As part of the review’s work, it needs to consider public understanding of the best place to go for care.
Let me refer to the important and valid speech from my hon. Friend the Member for Ealing Central and Acton (Angie Bray). She spoke about the fact that many of her constituents and others—full credit to a cross-party campaign—feel that this has been a fait accompli or a done deal. She spoke about the need to work with people—other hon. Members have talked about that, too—and the need for those conducting these configurations to work with the people and to explain things to the people. She put it very ably, if I may say so, when she emphasised the importance of “taking people with you”. I think everybody should remember that important point.
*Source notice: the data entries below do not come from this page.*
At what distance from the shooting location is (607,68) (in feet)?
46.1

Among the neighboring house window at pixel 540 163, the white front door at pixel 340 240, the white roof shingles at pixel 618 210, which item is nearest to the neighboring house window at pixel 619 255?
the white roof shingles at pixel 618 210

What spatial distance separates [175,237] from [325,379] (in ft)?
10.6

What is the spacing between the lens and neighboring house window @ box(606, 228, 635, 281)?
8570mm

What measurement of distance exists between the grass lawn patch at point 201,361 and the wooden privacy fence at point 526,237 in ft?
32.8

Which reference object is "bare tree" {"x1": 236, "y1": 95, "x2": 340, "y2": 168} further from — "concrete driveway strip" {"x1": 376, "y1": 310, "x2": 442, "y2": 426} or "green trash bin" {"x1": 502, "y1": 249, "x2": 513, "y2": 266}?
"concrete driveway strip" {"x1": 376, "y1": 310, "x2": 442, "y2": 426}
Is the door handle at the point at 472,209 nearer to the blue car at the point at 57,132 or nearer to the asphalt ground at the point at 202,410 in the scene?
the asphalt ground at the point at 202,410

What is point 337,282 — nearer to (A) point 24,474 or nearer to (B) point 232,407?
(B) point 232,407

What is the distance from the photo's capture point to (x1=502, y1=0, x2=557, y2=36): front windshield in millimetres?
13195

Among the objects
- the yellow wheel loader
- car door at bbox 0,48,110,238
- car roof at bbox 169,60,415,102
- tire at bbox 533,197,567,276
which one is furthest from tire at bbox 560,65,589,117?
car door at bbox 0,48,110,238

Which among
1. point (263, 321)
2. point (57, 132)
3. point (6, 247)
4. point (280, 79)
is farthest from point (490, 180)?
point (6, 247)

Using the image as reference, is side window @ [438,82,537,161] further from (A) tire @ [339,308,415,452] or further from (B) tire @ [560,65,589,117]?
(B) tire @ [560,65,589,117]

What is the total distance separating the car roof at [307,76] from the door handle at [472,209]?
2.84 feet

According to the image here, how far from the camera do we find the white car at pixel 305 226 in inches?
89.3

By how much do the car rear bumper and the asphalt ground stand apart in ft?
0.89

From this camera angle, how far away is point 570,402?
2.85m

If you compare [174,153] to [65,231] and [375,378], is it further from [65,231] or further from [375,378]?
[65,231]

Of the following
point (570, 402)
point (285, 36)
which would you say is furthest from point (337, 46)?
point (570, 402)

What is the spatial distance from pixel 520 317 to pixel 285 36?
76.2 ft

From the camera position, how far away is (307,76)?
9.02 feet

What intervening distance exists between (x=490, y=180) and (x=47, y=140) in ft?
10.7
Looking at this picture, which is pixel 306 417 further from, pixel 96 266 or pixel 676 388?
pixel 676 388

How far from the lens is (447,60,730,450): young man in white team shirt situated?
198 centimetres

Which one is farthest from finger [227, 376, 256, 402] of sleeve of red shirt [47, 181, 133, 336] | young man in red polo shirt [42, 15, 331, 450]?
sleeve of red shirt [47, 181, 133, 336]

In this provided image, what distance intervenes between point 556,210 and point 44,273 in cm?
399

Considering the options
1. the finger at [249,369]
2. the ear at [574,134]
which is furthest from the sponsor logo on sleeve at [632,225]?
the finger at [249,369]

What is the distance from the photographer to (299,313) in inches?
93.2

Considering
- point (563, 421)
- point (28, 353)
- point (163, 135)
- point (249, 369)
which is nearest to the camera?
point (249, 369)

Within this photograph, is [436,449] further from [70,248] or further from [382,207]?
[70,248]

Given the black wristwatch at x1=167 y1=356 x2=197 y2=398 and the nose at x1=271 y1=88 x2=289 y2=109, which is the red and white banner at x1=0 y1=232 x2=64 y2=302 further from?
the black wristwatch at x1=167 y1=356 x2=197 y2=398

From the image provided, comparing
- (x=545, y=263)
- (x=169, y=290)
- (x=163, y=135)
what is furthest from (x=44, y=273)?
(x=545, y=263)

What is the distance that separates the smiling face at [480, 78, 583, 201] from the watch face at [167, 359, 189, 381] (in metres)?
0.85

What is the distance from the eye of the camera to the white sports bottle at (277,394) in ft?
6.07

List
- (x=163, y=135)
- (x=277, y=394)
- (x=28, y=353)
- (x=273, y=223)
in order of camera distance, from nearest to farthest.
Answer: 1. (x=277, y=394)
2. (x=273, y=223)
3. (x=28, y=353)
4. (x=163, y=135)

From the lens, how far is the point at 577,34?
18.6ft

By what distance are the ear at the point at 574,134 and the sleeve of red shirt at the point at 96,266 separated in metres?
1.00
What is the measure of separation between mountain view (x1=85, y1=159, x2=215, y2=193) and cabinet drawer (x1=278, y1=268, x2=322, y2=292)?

I pay tribute to the remarks made by my hon. Friend the Member for Enfield North (Nick de Bois). He made a number of points, all of which, he will be pleased to know, I have written down. I know he is meeting the Secretary of State in just a couple of weeks’ time or it may be next week. Again, this is a cross-party meeting. I will not go through all my hon. Friend’s points, but I think they are important ones, which I know he will put with great force to the Secretary of State.
My hon. Friend the Member for Eastbourne talked about the four principles and four tests of any reconfiguration, and the importance of support from GP commissioners.
I see in their places the right hon. Member for Lewisham, Deptford (Dame Joan Ruddock) and the hon. Member for Lewisham East (Heidi Alexander) who raised points about the very difficult decision taken on Lewisham and other hospitals—a decision that I think was absolutely right. I know it has caused great concern, but Lewisham will not lose its A and E. It will see a reduction, but it will not lose it. Those Members and others have stressed the need for GPs to be part and parcel of what happens. My hon. Friend the hon. Member for Enfield North expressed concern about the possibility that the fact the clinical commissioning groups had yet to come into operation had not been taken into account.
I see that the clock is against me. I had many more things to say, but I cannot now say them. What I will say is that I thank all who have contributed to what has been a good debate, and that, if I have not replied to any points that have been made, I will write to the Members concerned.